On Sept. 22, Herndon prohibited Bayer from redacting sales strategy information about similar contraceptives from documents it delivered to plaintiffs.
A previous order, resulting from negotiations, allowed Bayer to black out strategy information for drugs with the same ingredient, drospirenone.
Workers will have to search 33 million pages Bayer already produced to plaintiffs.
They will have to find each redaction and determine the reason for it.
If Bayer redacted a section relating to sales strategy for the other drugs, Bayer must "un-redact" it.
Herndon presides over more than 3,000 Yaz and Yasmin cases by appointment of the U.S. Judicial Panel on Multi District Litigation.
Plaintiffs allege the drugs caused wrongful deaths, strokes and other injuries.
On Aug. 9, Bayer moved for a protective order to keep plaintiffs from investigating Natazia, a contraceptive with a different active ingredient from Yaz and Yasmin.
On Aug. 20, lead plaintiff lawyer Roger Denton of St. Louis moved to amend a case management order that included redaction rules.
Denton filed the motion under seal, blocking public inspection.

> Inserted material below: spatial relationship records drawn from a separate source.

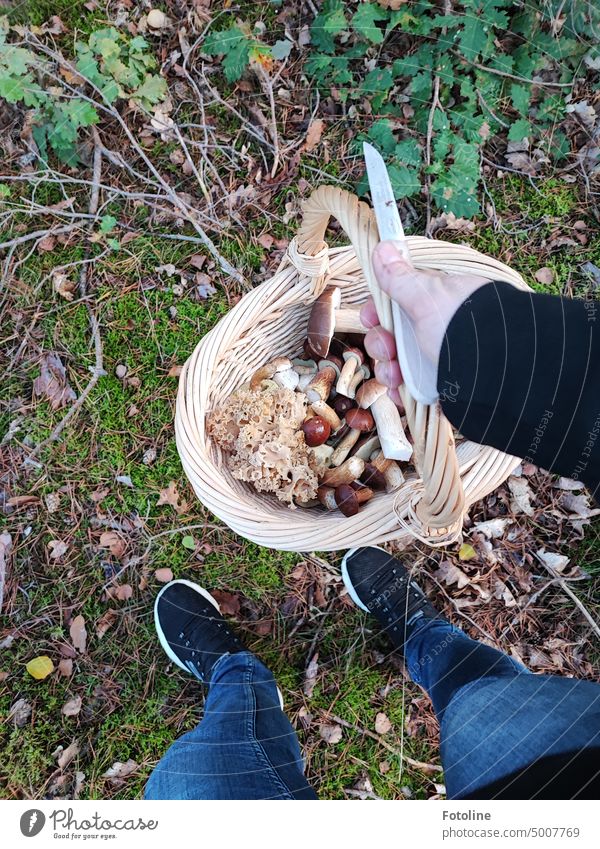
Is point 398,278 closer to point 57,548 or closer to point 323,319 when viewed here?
point 323,319

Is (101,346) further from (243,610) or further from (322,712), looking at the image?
(322,712)

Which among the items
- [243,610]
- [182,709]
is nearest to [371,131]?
[243,610]

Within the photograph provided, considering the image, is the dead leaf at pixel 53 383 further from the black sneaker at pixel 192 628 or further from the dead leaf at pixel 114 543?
the black sneaker at pixel 192 628

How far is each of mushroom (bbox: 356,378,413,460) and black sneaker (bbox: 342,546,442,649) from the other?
2.63 feet

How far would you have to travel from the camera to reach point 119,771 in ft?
8.77

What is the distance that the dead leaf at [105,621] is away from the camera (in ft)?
9.21

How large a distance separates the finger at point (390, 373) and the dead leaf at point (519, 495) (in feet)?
4.15

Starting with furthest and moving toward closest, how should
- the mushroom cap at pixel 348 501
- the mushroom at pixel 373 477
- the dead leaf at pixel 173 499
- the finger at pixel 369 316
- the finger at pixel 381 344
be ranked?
1. the dead leaf at pixel 173 499
2. the mushroom at pixel 373 477
3. the mushroom cap at pixel 348 501
4. the finger at pixel 369 316
5. the finger at pixel 381 344

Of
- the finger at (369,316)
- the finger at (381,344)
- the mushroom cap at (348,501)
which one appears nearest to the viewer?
the finger at (381,344)

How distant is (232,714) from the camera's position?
2.30 m

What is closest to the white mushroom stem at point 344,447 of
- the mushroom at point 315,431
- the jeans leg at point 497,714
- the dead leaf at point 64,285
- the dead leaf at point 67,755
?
the mushroom at point 315,431

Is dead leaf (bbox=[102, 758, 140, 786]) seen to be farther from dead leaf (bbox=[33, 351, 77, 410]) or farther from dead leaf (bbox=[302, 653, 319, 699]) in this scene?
dead leaf (bbox=[33, 351, 77, 410])

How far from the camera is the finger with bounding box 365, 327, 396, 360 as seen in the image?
1.69 m

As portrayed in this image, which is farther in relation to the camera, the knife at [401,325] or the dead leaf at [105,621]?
the dead leaf at [105,621]
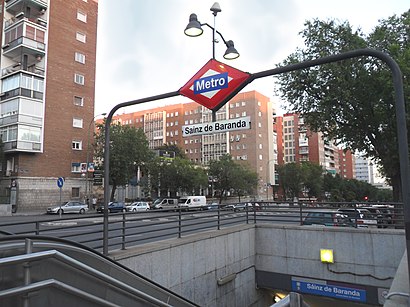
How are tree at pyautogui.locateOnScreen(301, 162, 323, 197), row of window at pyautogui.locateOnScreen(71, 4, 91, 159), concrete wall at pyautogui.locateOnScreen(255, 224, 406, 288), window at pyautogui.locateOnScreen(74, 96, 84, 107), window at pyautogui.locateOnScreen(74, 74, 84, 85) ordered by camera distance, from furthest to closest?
tree at pyautogui.locateOnScreen(301, 162, 323, 197) < window at pyautogui.locateOnScreen(74, 74, 84, 85) < window at pyautogui.locateOnScreen(74, 96, 84, 107) < row of window at pyautogui.locateOnScreen(71, 4, 91, 159) < concrete wall at pyautogui.locateOnScreen(255, 224, 406, 288)

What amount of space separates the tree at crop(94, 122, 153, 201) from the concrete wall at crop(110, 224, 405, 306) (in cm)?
3113

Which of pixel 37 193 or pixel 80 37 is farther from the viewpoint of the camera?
pixel 80 37

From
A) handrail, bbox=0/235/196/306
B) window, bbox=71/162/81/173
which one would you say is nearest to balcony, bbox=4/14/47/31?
window, bbox=71/162/81/173

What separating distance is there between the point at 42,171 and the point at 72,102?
29.7ft

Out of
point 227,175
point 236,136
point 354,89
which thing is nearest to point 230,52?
point 354,89

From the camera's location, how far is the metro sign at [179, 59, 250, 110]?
6.21 meters

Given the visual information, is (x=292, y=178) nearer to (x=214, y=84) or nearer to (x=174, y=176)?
(x=174, y=176)

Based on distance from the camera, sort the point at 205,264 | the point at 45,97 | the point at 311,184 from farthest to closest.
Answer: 1. the point at 311,184
2. the point at 45,97
3. the point at 205,264

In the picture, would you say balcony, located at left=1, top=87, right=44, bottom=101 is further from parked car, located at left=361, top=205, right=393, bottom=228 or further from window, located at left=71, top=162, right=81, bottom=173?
parked car, located at left=361, top=205, right=393, bottom=228

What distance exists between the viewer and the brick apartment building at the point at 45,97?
3650cm

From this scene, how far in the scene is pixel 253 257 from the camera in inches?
514

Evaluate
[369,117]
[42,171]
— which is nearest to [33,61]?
[42,171]

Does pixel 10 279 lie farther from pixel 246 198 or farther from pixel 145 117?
pixel 145 117

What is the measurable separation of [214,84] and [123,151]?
37269mm
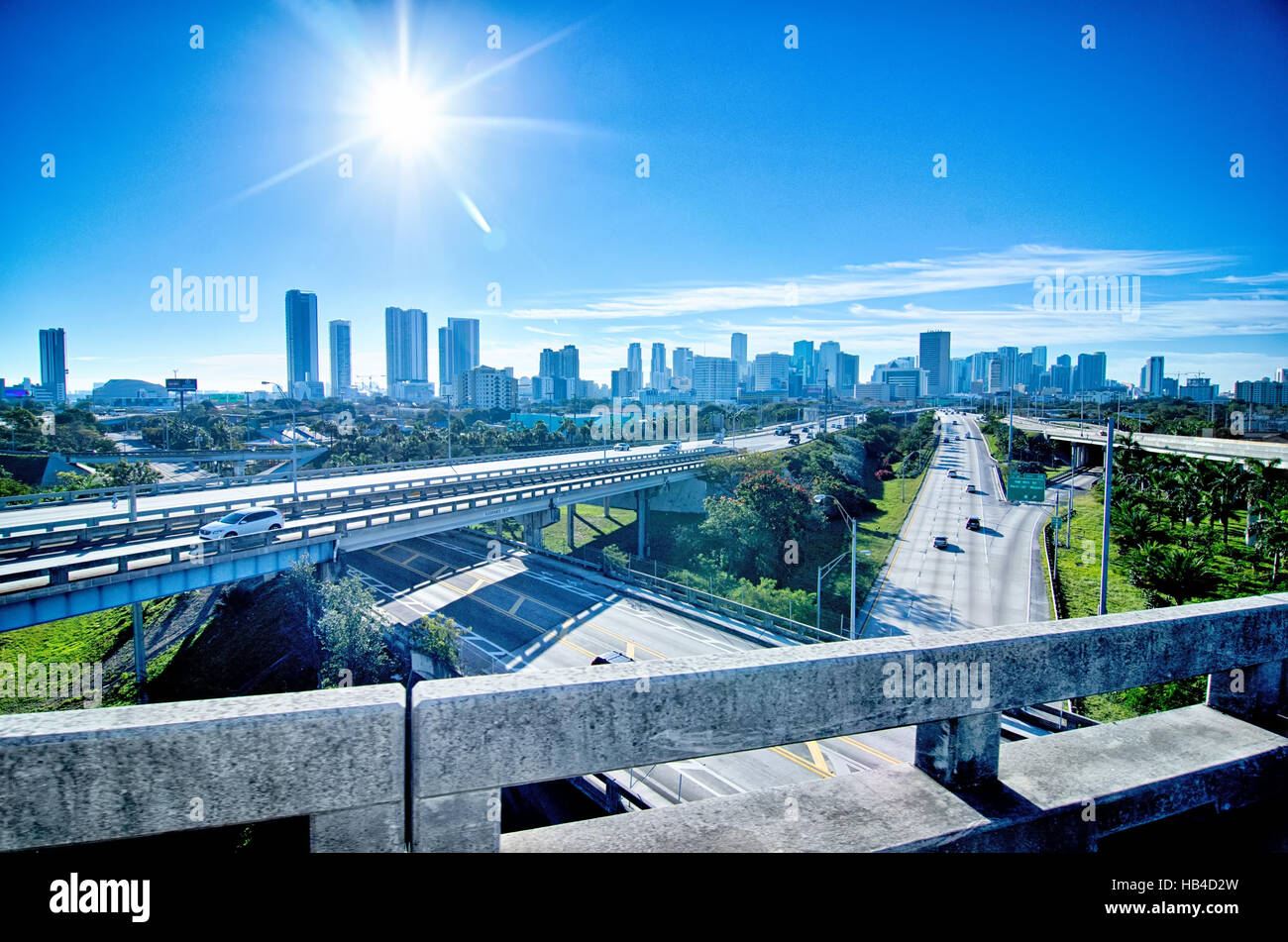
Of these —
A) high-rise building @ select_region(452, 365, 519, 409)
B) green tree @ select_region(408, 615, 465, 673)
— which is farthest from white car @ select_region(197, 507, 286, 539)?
high-rise building @ select_region(452, 365, 519, 409)

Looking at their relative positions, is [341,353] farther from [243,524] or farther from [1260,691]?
[1260,691]

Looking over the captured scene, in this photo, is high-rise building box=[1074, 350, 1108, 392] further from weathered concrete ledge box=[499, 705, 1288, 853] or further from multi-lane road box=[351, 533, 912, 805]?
weathered concrete ledge box=[499, 705, 1288, 853]

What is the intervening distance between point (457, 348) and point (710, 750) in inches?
5846

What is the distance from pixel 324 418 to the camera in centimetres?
10588

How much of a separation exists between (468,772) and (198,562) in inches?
901

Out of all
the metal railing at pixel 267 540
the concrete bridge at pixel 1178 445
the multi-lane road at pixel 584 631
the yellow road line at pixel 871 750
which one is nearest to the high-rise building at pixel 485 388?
the concrete bridge at pixel 1178 445

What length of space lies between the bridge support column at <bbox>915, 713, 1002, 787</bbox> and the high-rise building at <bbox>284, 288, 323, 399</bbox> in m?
155

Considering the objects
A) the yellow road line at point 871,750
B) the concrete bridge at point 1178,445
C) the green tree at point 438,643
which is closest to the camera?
the yellow road line at point 871,750

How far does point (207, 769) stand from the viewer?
2.05 meters

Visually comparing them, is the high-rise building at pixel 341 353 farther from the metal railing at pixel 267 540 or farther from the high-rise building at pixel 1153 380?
the high-rise building at pixel 1153 380

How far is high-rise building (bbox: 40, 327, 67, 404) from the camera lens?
105125mm

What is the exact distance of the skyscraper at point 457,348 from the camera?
5290 inches

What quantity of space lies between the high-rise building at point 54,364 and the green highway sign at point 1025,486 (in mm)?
131708
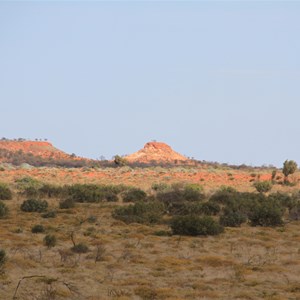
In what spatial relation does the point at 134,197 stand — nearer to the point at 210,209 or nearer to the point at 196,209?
the point at 210,209

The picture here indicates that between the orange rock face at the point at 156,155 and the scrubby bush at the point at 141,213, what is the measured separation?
280ft

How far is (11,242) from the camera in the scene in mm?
17641

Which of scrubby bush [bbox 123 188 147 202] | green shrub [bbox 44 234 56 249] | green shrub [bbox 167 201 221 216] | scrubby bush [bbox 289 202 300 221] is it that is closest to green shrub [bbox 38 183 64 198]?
scrubby bush [bbox 123 188 147 202]

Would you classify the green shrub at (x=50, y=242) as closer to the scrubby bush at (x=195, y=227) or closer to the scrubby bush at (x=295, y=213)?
the scrubby bush at (x=195, y=227)

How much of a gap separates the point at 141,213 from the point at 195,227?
5.18m

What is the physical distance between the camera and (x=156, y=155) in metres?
118

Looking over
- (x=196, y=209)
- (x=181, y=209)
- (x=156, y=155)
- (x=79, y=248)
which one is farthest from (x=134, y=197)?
(x=156, y=155)

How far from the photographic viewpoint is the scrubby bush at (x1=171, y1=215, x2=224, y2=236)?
66.9 ft

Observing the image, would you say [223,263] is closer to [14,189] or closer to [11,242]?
[11,242]

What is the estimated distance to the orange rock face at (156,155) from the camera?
115188 millimetres

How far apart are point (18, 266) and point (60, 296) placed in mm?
3085

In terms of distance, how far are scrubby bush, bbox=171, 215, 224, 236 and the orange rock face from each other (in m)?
90.3

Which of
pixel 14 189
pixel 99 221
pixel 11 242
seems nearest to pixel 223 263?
pixel 11 242

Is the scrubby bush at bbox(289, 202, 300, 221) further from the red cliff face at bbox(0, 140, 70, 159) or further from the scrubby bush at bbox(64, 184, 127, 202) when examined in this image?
the red cliff face at bbox(0, 140, 70, 159)
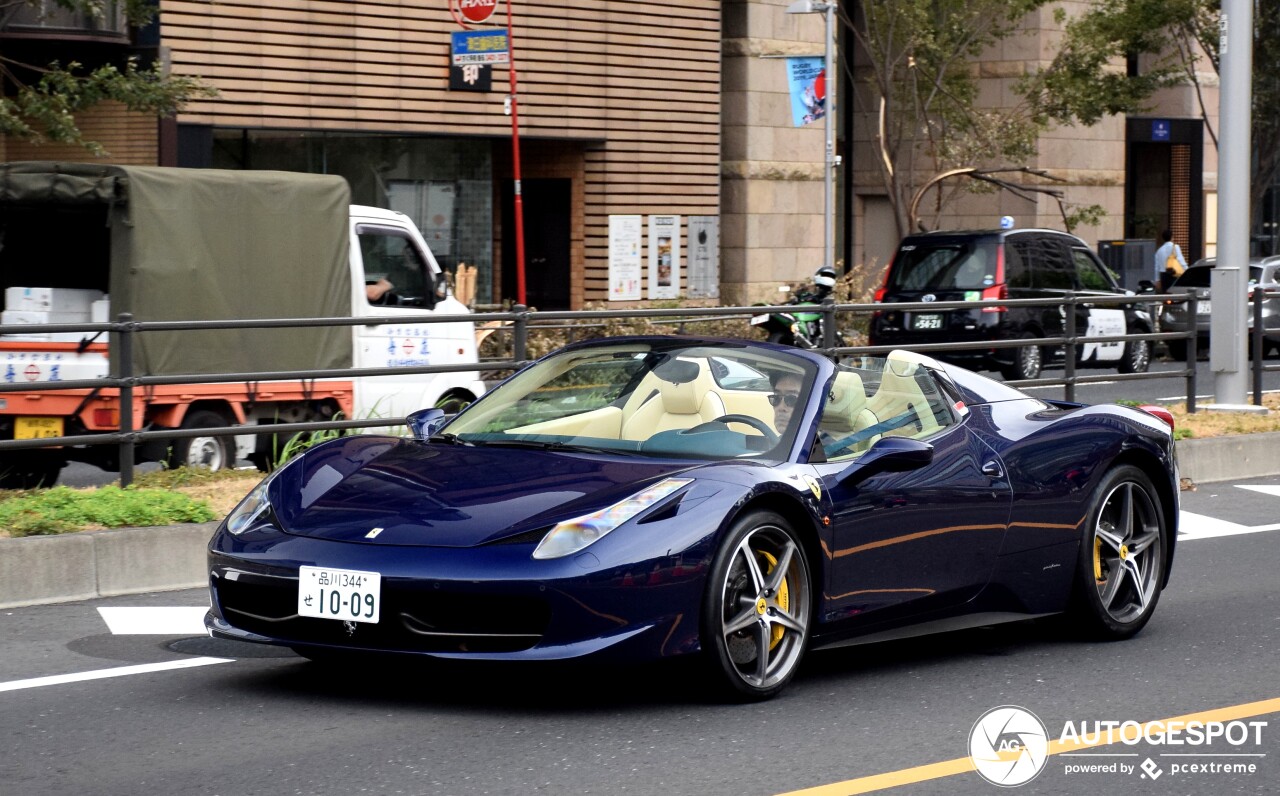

He filed a brief opposing a protective order for Natazia on Sept. 9, under seal.
On Sept. 17, Bayer lawyer John Galvin of St. Louis opposed Denton's sealed motion.
Galvin filed his opposition brief under seal.
At a hearing on Sept. 21, Herndon asked why plaintiffs filed their motion under seal.
Bayer lawyer Adam Hoeflich of Chicago intercepted the question and suggested both sides could file redacted versions so there could be public record.
"Court requests that be done," according to minutes of the hearing.
Herndon didn't have to deal with the Natazia dispute, because plaintiff lawyer Michael London of New York said he withdrew his production request.
Herndon changed the redaction rule the next day, finding that information about other drugs could lead to discovery of admissible evidence.
"From the exhibits counsel demonstrated in open court, it was clear that the redaction complained of made the production virtually useless in too many instances," he wrote.
On Sept. 24, Galvin unsealed his opposition to the change Herndon already granted.
"To date, Bayer already has produced more than 33 million pages of documents and had anticipated producing 15 to 20 million more pages prior to plaintiffs' recent burdensome discovery requests," he wrote.
He wrote that plaintiffs apparently view discovery rules "as a method to extract pretrial punitive relief rather than to further the truth seeking function of litigation."
Redactions began on the seventh of 20 pages, with black bars covering most of a line and part of the next.
Bars covered two footnotes taking up half of page 11 and the first two lines of a footnote on page 12.
Bars covered almost half of pages 14 and 15.
Denton unsealed his motion to change the redaction rule on Sept. 30, two hours after the Record called Herndon's chambers to report that it wasn't available online.
On the fourth page Denton wrote, "Bayer seeks to," with white space following.
"Defendants, in an effort to gain FDA approval of," with white space following, Denton wrote.
On the fifth page he wrote, "Several documents recently uncovered by the plaintiff steering committee demonstrate Bayer's global integrated marketing plan for its entire drospirenone family of
drugs."
Denton also wrote:
"For example," with white space following.
"As clearly evidenced by this document," with white space following.
A black bar covered the title of a Bayer slide presentation.
"But what is clear is Bayer's intention," with a bar following.
"It is clear that Bayer's," then a bar, "approach to its drospirenone family of drugs, and its specific," then a longer bar, "for as long as it can, makes discovery of all drospirenone
products, including the area of sales, marketing and marketing strategy, relevant to this litigation."
Herndon plans a status conference on Oct. 12.